I turned towards Drejnin. “What now? We go see daddy?” I asked with just the right amount of sarcasm to make my comment the best it could be.
“He won’t be happy to see me. It could lead to bloodshed,” the Dreymorian explained.
“Isn’t every homecoming?” I quipped magnificently. Man was I on fire today. Well, almost on fire, but we escaped that nightmare.
The brothers calmed down after a few more minutes, we had given them some space to come to terms with Moose’s loss. I was getting a little antsy so I headed over to that pale blue lighted doorway.
As I approached the door I listened for any sounds of danger, but I heard nothing. I took a deep breath and poked my head out of the opening in the old stone door. I wondered what hit the door so hard it left a head sized hole in a foot-thick stone.
“Turango,” Serius said as he approached, I heard his footfalls on the chambers floor. “Nasty monster.”
I pulled my head back into the safe chamber. “A creature did that?” I asked.
“Yes sir. Crazy beasts. Makes that dragon seem tame. I would rather fight two of those dragons than one turango,” the dontu said.
“Are they big?” I asked.
“Not at all. That is the scariest part. They pack quite a punch. I think Weebly could see of a turango’s head, to be honest,” Serius said as he ran a finger around the hole in the door.
“You are bullshitting me,” I said and turned back towards the party to see if we were ready to head out yet.

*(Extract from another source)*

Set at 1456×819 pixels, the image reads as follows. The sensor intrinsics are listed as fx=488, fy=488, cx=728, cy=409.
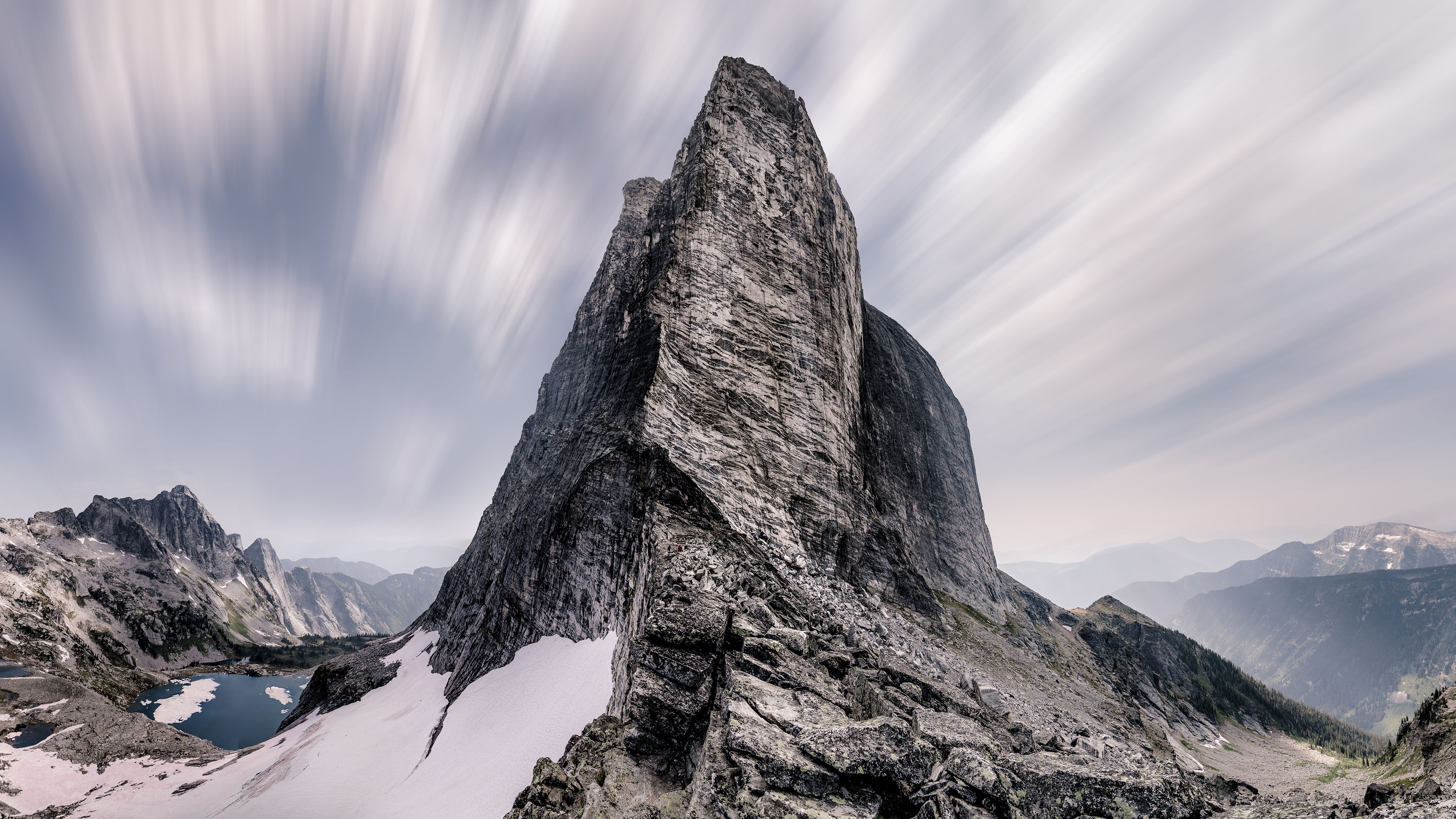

“I wish I was, Marsh. I wish I was,” the dontu whispered as if he wasn’t all the way there. Did he tangle with one of these turangos before? He definitely had that look I have seen in the eyes of the soldiers who never fully come home.
It looked like everyone was ready to leave the chamber finally. I fell in line next to Skrat. I leaned in close to the kid and whispered. “You know, holding that book was the only thing I was good at. Are you sure you don’t want me to hold on to that for you?”
“It was lost,” Skrat said and put his head down, forlorn. That kid would make a killing at poker, I swear.
I looked around to see if anyone else was watching, but they were gathering at the door. I did catch a glimpse of Jarris looking my way. I wonder if he heard our conversation. I scrambled over as Drejnin pulled the stone door inward by a brass handle embedded in it. We passed through it into the hallway I had peeped on before. It was only about thirty feet long before opening to the outside.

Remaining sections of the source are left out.